## Exercise instructions
Print each entry in full, word for word, with no pictures in the result.

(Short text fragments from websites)

= Beginning of Section =

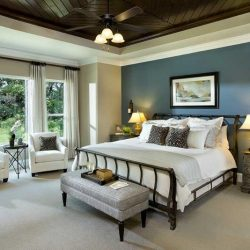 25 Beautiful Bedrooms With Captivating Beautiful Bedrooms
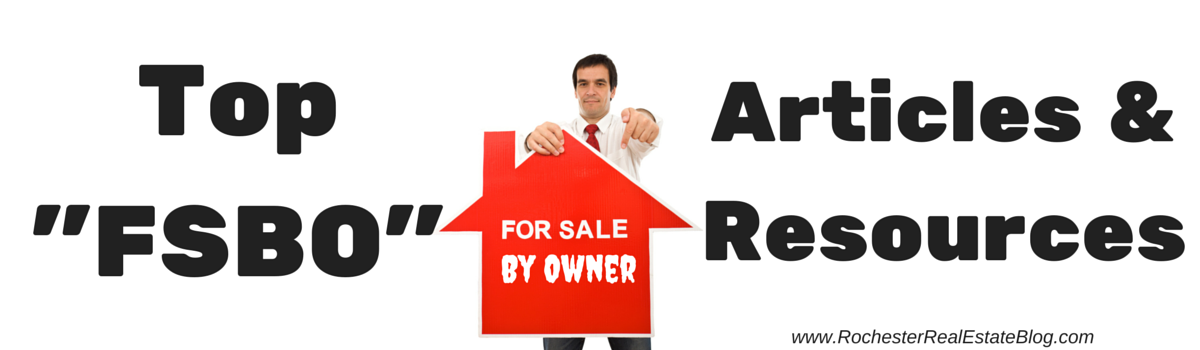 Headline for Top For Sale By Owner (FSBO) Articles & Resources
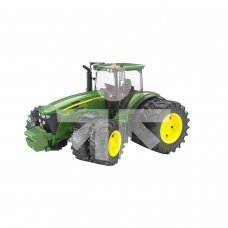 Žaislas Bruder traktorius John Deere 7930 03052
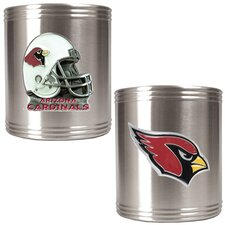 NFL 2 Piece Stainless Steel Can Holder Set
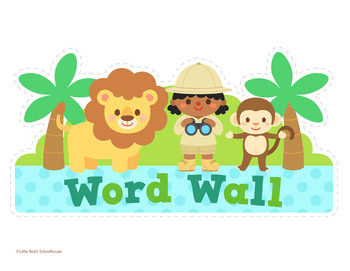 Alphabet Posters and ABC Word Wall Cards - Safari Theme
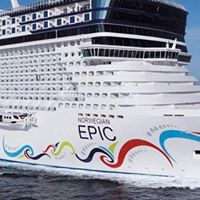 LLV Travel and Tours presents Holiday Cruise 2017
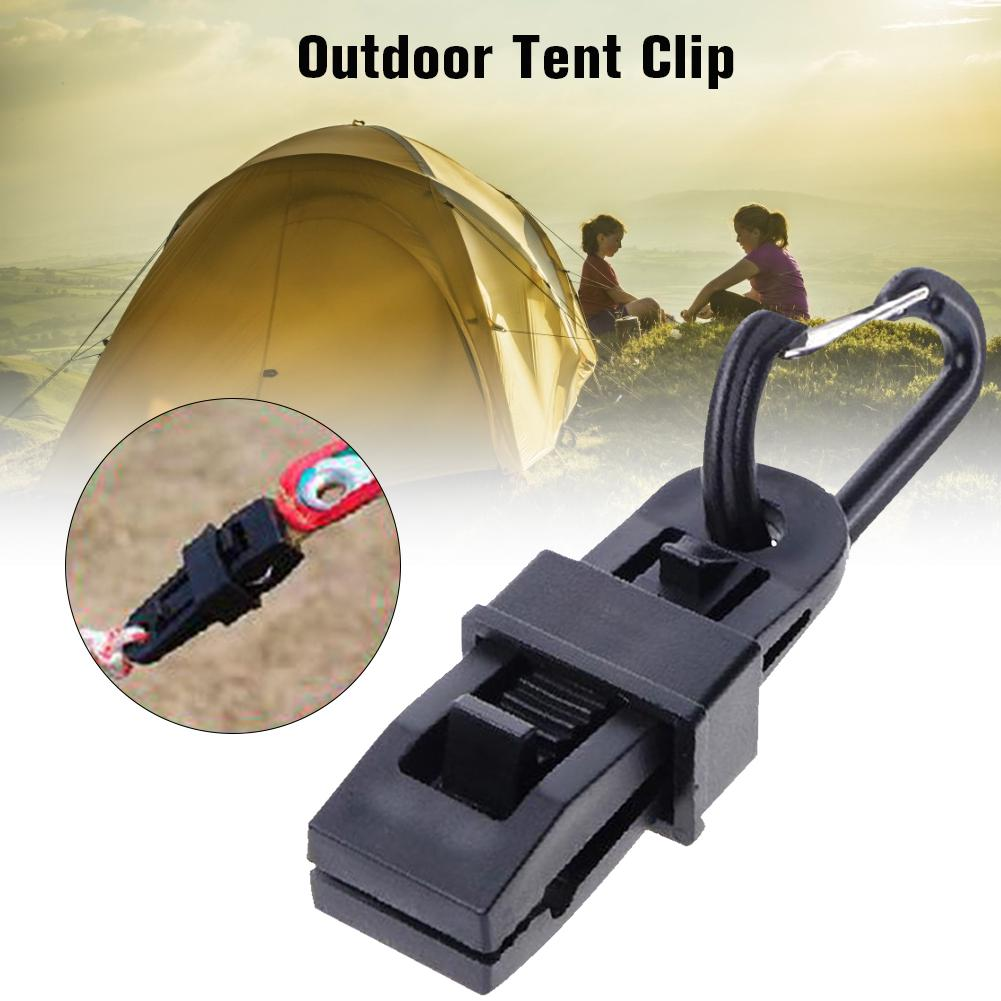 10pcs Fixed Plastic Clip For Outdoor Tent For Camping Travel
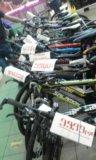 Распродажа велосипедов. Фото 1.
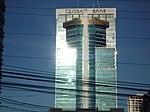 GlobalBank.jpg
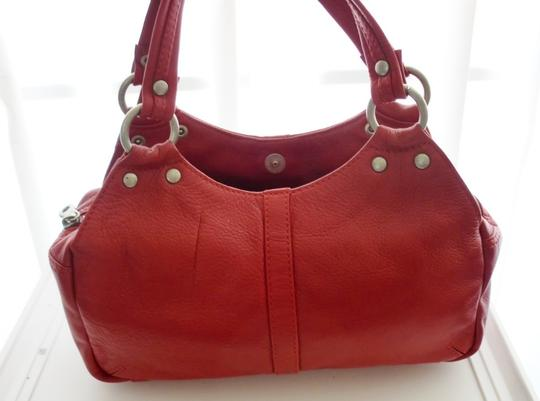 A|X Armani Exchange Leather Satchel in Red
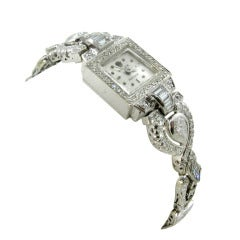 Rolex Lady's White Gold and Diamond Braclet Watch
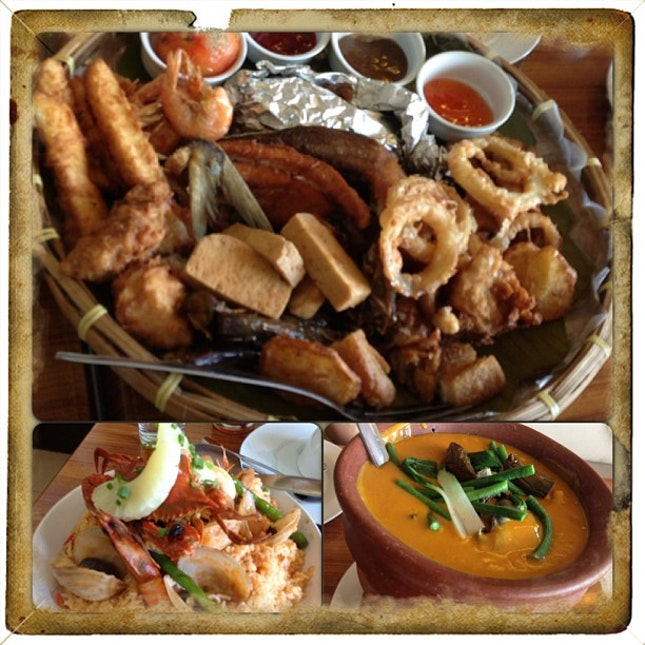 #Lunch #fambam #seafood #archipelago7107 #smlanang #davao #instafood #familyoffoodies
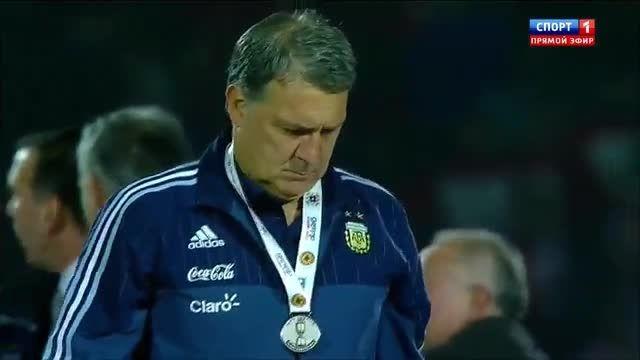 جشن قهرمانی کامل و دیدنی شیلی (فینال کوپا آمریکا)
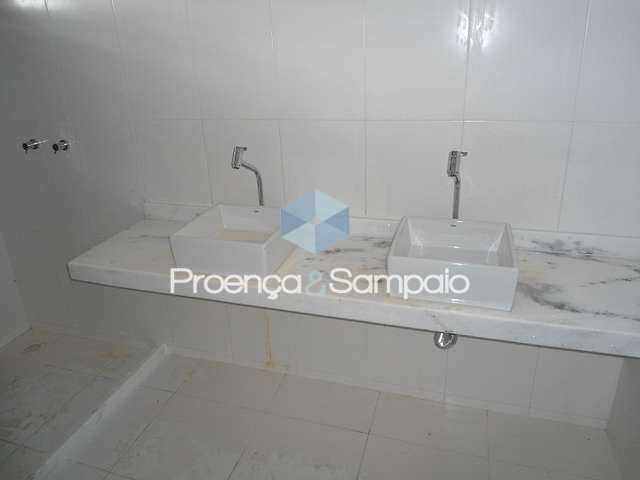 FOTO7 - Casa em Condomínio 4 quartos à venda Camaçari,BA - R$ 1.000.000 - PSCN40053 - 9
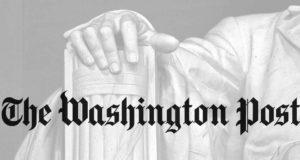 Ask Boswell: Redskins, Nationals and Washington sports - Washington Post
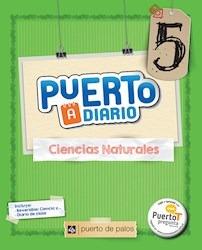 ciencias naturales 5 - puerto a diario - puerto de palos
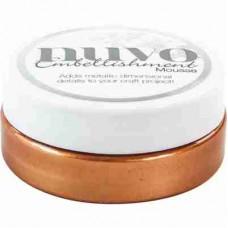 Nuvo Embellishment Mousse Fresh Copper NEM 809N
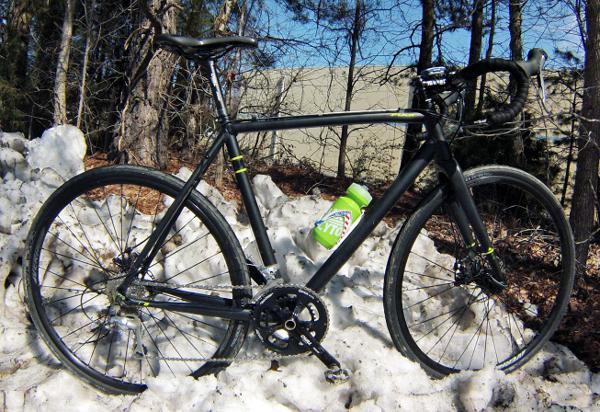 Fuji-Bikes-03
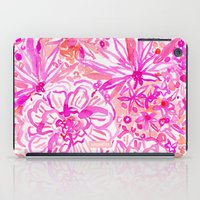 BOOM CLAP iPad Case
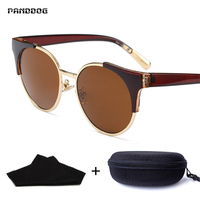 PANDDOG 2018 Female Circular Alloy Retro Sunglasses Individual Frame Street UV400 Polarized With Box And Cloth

= End of Section =

## Solved problem
 25 Beautiful Bedrooms With Captivating Beautiful Bedrooms
 Headline for Top For Sale By Owner (FSBO) Articles & Resources
 Žaislas Bruder traktorius John Deere 7930 03052
 NFL 2 Piece Stainless Steel Can Holder Set
 Alphabet Posters and ABC Word Wall Cards - Safari Theme
 LLV Travel and Tours presents Holiday Cruise 2017
 10pcs Fixed Plastic Clip For Outdoor Tent For Camping Travel
 Распродажа велосипедов. Фото 1.
 GlobalBank.jpg
 A|X Armani Exchange Leather Satchel in Red
 Rolex Lady's White Gold and Diamond Braclet Watch
 #Lunch #fambam #seafood #archipelago7107 #smlanang #davao #instafood #familyoffoodies
 جشن قهرمانی کامل و دیدنی شیلی (فینال کوپا آمریکا)
 FOTO7 - Casa em Condomínio 4 quartos à venda Camaçari,BA - R$ 1.000.000 - PSCN40053 - 9
 Ask Boswell: Redskins, Nationals and Washington sports - Washington Post
 ciencias naturales 5 - puerto a diario - puerto de palos
 Nuvo Embellishment Mousse Fresh Copper NEM 809N
 Fuji-Bikes-03
 BOOM CLAP iPad Case
 PANDDOG 2018 Female Circular Alloy Retro Sunglasses Individual Frame Street UV400 Polarized With Box And Cloth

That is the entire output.